→ **Records**
----------------

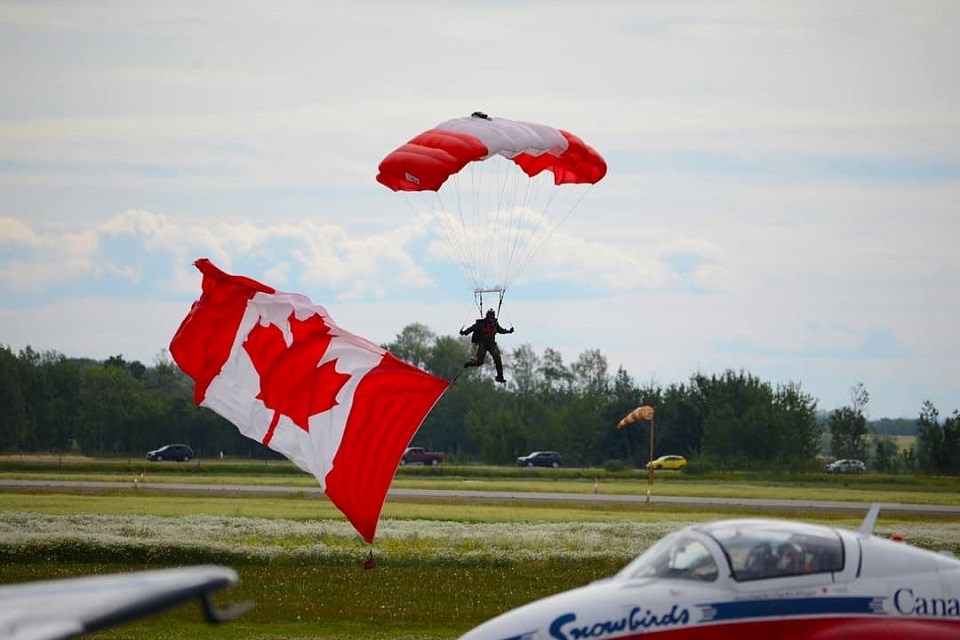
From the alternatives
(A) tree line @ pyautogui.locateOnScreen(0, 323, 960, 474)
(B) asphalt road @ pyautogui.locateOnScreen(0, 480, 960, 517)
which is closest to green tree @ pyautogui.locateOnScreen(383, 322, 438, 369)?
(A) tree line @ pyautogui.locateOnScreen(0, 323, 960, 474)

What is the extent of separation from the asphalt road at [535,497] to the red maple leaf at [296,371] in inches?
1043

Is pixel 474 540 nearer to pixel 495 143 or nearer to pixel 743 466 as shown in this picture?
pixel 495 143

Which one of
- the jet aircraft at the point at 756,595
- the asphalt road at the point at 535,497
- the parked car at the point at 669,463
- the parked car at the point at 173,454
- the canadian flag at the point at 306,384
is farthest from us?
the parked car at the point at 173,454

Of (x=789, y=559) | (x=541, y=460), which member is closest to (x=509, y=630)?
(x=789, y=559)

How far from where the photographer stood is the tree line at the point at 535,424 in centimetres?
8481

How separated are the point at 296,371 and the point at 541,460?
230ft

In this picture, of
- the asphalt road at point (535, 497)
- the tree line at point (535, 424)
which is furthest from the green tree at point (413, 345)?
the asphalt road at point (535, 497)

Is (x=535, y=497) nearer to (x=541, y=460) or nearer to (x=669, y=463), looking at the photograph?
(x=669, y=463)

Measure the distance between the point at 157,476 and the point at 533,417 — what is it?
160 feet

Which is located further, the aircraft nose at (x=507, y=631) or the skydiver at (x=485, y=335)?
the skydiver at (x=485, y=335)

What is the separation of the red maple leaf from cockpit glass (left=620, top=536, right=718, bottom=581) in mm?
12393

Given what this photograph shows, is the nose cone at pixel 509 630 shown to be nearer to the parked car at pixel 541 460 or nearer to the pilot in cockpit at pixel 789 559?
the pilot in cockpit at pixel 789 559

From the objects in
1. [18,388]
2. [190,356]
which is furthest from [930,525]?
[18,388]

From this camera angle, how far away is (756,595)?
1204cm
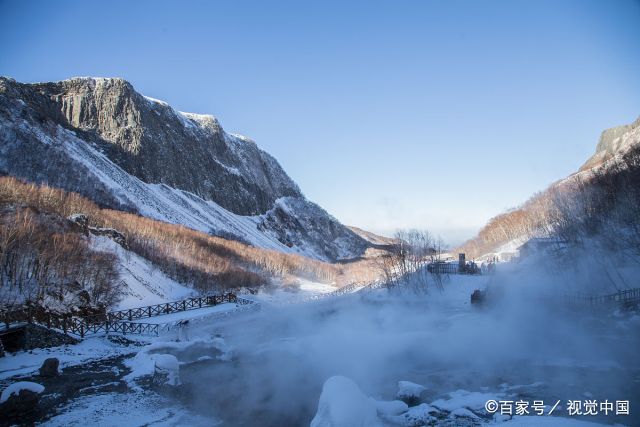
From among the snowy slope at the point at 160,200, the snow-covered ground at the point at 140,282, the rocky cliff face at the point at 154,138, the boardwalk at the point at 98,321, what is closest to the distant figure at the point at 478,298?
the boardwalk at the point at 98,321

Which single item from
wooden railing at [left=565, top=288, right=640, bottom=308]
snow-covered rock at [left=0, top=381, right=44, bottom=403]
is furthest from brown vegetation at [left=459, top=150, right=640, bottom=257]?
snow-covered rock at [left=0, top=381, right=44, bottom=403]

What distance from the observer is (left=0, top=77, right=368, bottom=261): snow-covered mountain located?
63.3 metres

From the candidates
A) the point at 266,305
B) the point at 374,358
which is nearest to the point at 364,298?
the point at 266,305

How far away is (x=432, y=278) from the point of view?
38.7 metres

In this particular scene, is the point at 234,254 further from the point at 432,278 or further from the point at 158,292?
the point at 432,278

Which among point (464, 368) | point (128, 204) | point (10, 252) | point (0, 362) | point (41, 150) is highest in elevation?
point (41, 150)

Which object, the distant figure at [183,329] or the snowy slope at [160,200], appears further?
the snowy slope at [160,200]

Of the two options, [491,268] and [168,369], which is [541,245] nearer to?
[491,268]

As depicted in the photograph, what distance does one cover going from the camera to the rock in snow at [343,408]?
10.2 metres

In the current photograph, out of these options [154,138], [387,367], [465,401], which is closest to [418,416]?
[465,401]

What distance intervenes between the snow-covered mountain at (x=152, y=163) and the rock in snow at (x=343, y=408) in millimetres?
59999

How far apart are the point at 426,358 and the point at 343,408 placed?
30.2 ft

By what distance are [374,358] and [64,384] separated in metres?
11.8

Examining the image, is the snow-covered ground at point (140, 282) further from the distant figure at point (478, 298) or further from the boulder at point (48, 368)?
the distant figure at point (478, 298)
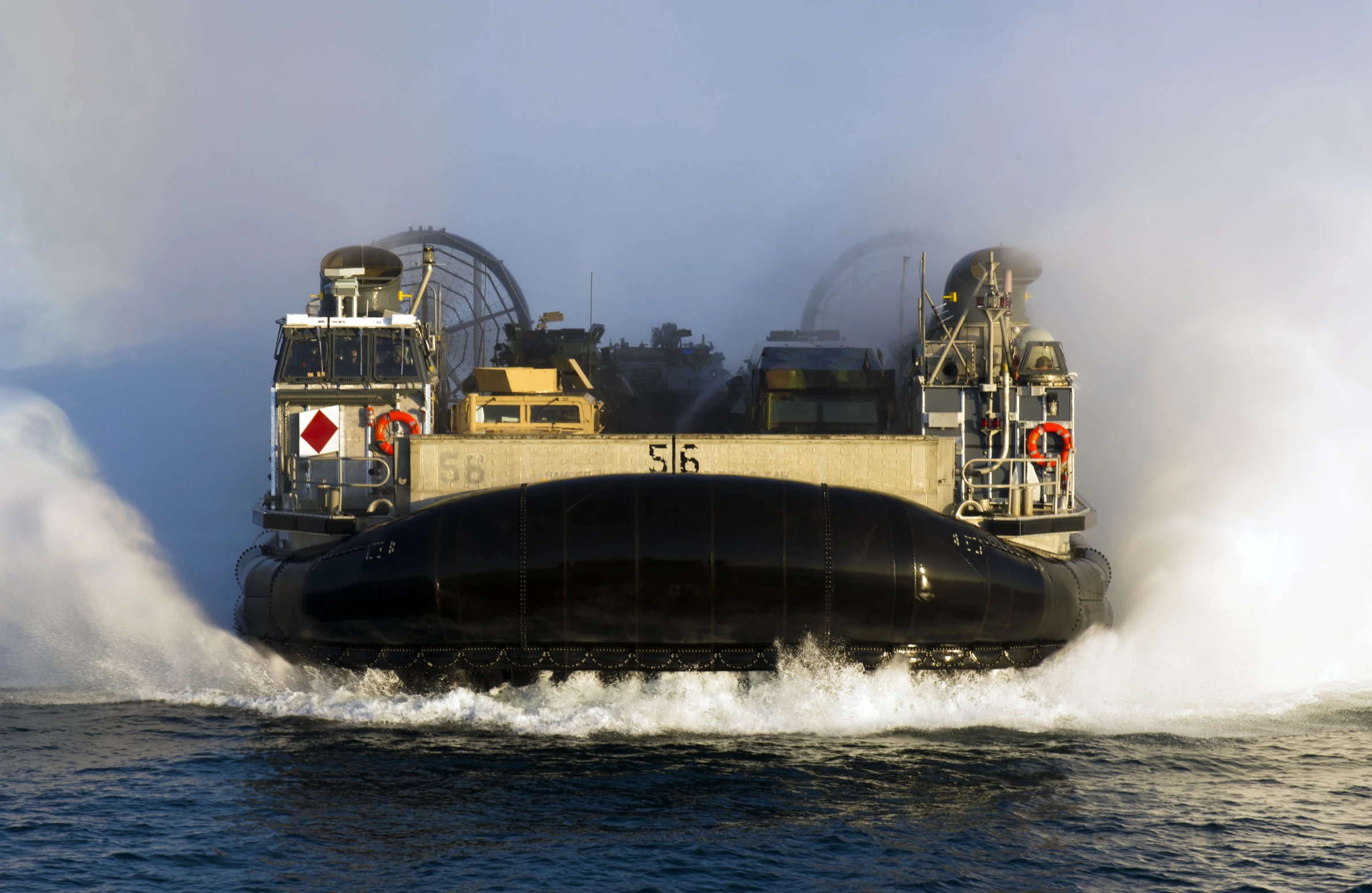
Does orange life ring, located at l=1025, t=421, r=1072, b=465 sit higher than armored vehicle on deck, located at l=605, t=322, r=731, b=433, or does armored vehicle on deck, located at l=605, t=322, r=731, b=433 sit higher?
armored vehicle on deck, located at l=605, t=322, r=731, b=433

----------------

→ **Task**
Please put the lines from the one containing "In the current" through the end of the records into a Markdown table with the columns Row and Line. Skip blank lines and leave the pictures out.

→ **Result**
| Row | Line |
|---|---|
| 1 | In the current photograph, out of these options [154,138], [387,367], [465,401], which is closest to [418,416]? |
| 2 | [465,401] |
| 3 | What distance intervenes between the snow-covered mountain at (x=152, y=163) and the rock in snow at (x=343, y=408) in millimetres? |
| 4 | 59999 |
| 5 | How far apart are the point at 426,358 and the point at 343,408 placed? |
| 6 | 30.2 ft |
| 7 | By what distance are [374,358] and [64,384] separated in metres? |
| 8 | 11.8 |
| 9 | Examining the image, is the snow-covered ground at point (140, 282) further from the distant figure at point (478, 298) or further from the boulder at point (48, 368)? |
| 10 | the distant figure at point (478, 298) |
| 11 | Does orange life ring, located at l=1025, t=421, r=1072, b=465 sit higher than armored vehicle on deck, located at l=605, t=322, r=731, b=433, or does armored vehicle on deck, located at l=605, t=322, r=731, b=433 sit higher? |
| 12 | armored vehicle on deck, located at l=605, t=322, r=731, b=433 |